Metro Weekly

Mo Welch Sparks Revealing Conversations in Her Comedy

Mo Welch and Joanna Katcher are co-hosts of the podcast 'Come Out, Come Out,' which recently launched a new season.

Mo Welch -- Photo: Phile Chester and Sara Byrne
Mo Welch — Photo: Phile Chester and Sara Byrne

“The thing I think the most about now about coming out is how you just do it again and again and again,” noted Tegan Quin, of iconic queer rock duo Tegan and Sara, as the season-opening guest on the podcast Come Out, Come Out.

“Even if you get it wrong the first time, the good news is you’ll just have to do it tomorrow when you get in an Uber, and three weeks from now at a party, and two months from now at a wedding,” she quipped to co-hosts Mo Welch and Joanna Katcher. “You’re just always gonna be coming out. That’s sort of what coming out is, really. At least the biggest shock and surprise to me was that you don’t really get to do it once.”

No matter the array of differences represented throughout the LGBTQ community, one experience we share is that every queer person living honestly out has a coming out story, probably more than one.

So there should be no end of guests and material for comedian and cartoonist Welch and composer-producer Katcher, both lesbians, to cover in their first season as co-hosts on the show that Welch first launched years ago on Headgum podcast network.

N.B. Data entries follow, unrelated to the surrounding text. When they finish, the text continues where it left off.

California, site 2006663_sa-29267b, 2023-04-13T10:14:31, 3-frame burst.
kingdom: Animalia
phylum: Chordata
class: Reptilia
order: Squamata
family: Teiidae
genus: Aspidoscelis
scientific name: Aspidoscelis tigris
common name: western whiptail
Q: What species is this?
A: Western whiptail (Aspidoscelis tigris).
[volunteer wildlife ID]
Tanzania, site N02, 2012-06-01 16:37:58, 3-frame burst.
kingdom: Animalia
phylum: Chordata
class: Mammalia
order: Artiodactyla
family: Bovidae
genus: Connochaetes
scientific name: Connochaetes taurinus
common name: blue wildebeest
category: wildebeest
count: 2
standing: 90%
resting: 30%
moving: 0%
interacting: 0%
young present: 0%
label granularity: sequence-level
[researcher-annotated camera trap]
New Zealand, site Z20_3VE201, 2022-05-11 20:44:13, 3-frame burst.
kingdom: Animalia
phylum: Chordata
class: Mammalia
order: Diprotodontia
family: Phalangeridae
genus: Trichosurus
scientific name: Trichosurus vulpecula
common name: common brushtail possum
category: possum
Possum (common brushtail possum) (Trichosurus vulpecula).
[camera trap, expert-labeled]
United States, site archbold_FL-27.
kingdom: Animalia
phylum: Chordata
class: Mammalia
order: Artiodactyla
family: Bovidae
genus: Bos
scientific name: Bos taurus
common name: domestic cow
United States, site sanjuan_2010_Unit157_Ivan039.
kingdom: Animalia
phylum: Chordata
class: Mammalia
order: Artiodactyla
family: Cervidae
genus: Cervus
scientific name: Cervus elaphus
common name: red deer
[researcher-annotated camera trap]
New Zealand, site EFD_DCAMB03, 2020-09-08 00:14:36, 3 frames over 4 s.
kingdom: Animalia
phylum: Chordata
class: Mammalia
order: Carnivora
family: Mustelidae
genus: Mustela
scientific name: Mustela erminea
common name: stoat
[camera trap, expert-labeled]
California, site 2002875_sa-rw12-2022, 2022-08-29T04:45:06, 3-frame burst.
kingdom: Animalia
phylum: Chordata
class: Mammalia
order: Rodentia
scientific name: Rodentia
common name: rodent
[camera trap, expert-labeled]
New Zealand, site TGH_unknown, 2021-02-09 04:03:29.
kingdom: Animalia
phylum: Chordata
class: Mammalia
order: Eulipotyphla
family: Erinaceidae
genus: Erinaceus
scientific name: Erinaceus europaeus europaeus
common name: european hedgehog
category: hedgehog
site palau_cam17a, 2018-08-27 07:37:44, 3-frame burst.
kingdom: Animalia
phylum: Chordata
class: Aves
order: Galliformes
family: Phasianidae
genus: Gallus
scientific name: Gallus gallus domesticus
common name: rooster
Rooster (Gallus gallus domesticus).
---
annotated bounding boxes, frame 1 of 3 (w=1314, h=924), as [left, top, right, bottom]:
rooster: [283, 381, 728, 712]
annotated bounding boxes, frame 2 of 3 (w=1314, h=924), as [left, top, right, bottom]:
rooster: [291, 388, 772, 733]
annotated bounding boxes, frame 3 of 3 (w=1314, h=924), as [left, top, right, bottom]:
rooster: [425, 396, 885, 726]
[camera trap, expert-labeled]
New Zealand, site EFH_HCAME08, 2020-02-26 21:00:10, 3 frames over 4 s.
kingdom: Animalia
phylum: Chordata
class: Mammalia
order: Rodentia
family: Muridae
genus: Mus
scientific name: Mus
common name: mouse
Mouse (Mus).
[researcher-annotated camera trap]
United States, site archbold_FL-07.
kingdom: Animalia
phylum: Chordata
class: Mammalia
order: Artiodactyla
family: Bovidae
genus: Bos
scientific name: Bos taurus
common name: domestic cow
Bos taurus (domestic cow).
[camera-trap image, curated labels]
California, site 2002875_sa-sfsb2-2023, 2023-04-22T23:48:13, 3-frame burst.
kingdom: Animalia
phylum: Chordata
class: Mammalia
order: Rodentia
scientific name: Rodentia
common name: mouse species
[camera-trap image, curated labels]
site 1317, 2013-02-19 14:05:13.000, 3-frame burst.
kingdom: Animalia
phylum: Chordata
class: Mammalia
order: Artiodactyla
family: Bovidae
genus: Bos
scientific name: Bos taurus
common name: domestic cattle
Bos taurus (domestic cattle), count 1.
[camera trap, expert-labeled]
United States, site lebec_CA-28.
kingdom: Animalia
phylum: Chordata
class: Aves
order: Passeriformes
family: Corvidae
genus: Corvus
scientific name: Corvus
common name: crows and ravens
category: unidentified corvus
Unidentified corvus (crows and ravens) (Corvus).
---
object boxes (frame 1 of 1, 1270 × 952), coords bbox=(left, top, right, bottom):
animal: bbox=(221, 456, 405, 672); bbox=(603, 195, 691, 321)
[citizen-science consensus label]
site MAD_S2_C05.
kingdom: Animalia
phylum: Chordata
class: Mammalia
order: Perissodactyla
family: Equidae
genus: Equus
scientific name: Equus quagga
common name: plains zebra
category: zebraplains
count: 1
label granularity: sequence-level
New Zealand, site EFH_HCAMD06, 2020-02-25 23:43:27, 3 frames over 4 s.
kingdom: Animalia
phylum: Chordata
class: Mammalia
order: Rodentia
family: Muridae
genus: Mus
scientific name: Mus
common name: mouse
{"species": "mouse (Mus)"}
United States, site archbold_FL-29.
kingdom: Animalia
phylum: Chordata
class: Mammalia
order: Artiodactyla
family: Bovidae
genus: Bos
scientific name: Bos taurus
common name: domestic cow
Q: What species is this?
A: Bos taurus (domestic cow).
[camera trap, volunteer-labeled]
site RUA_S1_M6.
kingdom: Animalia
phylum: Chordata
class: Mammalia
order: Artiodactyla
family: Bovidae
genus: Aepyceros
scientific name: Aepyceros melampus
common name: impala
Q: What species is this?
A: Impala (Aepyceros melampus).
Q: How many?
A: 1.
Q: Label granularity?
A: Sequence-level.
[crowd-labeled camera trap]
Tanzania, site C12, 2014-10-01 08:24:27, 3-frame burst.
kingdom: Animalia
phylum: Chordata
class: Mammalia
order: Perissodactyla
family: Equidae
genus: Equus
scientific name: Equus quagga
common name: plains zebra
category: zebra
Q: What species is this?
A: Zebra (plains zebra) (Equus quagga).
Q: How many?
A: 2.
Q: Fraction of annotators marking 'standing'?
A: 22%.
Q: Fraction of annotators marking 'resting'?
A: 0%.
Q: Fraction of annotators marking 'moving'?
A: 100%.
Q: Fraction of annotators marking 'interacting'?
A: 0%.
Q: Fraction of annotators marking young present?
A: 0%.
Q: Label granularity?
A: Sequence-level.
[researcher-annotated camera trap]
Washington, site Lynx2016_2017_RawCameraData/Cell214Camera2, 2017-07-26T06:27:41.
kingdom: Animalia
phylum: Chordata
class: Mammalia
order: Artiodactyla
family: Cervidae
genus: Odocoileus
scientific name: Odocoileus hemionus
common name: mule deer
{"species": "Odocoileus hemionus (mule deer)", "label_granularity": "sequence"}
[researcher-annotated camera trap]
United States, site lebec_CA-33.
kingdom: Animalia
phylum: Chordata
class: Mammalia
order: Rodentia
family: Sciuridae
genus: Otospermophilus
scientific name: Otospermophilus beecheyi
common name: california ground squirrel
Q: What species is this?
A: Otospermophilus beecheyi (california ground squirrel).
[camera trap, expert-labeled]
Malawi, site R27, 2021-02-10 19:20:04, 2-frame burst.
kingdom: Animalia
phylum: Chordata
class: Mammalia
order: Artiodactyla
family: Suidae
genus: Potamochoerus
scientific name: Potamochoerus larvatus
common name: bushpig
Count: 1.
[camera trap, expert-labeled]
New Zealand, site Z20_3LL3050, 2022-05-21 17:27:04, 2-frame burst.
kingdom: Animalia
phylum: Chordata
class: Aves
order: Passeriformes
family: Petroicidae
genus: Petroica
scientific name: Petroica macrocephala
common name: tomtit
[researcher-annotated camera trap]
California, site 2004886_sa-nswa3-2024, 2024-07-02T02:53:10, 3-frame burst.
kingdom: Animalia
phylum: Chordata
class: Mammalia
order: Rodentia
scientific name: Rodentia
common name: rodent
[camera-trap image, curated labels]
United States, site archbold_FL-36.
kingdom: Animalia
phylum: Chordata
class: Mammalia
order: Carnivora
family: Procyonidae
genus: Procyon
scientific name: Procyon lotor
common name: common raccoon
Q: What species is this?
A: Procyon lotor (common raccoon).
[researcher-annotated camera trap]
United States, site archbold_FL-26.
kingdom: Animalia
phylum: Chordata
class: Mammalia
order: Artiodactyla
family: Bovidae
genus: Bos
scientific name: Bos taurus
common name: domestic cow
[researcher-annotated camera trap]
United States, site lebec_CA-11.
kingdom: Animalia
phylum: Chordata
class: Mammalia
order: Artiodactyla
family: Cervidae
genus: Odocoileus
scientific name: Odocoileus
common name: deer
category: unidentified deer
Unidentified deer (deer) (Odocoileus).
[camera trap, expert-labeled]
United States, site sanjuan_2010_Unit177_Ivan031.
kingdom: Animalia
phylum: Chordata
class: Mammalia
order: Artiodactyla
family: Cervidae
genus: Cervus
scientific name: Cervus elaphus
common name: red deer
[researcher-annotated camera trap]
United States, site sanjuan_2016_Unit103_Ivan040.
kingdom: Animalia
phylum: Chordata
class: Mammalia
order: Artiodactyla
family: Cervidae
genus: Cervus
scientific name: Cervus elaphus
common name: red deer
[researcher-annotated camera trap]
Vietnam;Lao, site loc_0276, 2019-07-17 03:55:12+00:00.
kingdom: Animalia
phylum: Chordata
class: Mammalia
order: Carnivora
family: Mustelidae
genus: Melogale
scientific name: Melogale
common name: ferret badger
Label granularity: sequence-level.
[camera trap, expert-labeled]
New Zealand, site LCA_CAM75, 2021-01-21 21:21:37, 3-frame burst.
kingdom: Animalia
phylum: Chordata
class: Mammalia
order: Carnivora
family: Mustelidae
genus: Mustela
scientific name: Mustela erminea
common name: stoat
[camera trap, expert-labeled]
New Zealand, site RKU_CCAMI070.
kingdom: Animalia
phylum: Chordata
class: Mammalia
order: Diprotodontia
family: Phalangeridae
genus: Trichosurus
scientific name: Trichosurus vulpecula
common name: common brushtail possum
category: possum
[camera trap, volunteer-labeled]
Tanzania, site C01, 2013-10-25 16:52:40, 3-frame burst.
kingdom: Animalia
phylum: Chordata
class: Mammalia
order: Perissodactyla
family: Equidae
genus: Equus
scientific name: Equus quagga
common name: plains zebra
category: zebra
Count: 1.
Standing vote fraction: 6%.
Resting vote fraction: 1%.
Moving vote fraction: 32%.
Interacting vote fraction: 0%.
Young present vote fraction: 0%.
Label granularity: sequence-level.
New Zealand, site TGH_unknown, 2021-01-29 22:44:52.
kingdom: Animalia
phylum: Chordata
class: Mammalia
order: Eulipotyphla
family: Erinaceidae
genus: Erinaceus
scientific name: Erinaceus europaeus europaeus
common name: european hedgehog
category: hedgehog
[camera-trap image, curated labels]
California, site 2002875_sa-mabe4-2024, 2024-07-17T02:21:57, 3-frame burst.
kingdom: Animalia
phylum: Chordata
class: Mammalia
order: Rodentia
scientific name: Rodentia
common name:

Mo Welch -- Photo: Sela Shiloni
Mo Welch — Photo: Sela Shiloni

“I sold it to Audible for a little bit,” recalls Welch. “And I wanted to bring it back because it really unites the community in a really fun way, in a way that I haven’t been able to reach in comedy.”

But she was ready to switch up her Come Out, Come Out solo act.

“I wanted it to come back, but I wanted it to be more of a hangout. It was great in the other forms, but it didn’t feel as fun as it should be. So I wanted to make it more fun.” It turns out that enlisting her friend Katcher added the fun Welch and the show had been missing.

Coming out stories, in all their good, bad, and ugly glory, serve as mere jumping-off points for Welch and Katcher to engage in-depth with guests like Feel Good star Mae Martin, Black Lady Sketch Show writer Lauren Ashley Smith, and of course, Tegan, an artist close to Welch’s heart.

“I remember listening to their music, just being so nervous and feeling ‘I’m not too cool for school.’ I was like a baby gay, relating their lyrics to girls I had crushes on. And it meant so much for Tegan to come on and be our first guest.”

Welch hopes Tegan’s twin Sara will pop in for an appearance as well. “We definitely want to get Sara on, and we thought it would be really cool to separate them in that way because even though they’re twins and they’re both gay, they have very different coming out stories, which is awesome because they’re in the same environment.”

Welch, who hails from Normal, Illinois, and resides in L.A. with her wife and child, says her own coming out didn’t truly sink in until she’d told her truth onstage. “Saying I was gay onstage, that was my epiphany of like, ‘Oh, this is a thing now, it is actually real,'” she says.

“I was probably like 26, and it took me a couple of years to come out onstage. I just really was tiptoeing around the subject, telling a lot of jokes that had nothing to do with my sexuality.”

She poured some of those jokes into Blair, the hilariously self-deprecating cartoon character Welch introduced in her illustrated tongue-in-cheek self-help book How to Die Alone: The Foolproof Guide to Not Helping Yourself.

After the book was created, but before it had been published, Welch spun off the character into a series of animated shorts on TBS Digital. And she hopes that Blair — who offers etiquette tips like how to hide when you see someone you know in public, or excuses to use when flaking on your boring friends — can one day have her coming out as a character embraced in an even bigger way.

“Actually, it’s kind of like Come Out, Come Out, because they’re the only projects I’ve done in my career where people come and they’re like, ‘I relate to this. Thank you so much. You’re in my head. This is exactly how I’m feeling,'” she says.

“And it’s community building. I was just so used to just doing standup, like getting onstage, getting off, and nobody was like, ‘Your standup is changing my life.’ So it feels good.”

Come Out, Come Out is on Audible, Spotify, Apple, and wherever you find your podcasts.

How to Die Alone: The Foolproof Guide to Not Helping Yourself is available wherever you buy books.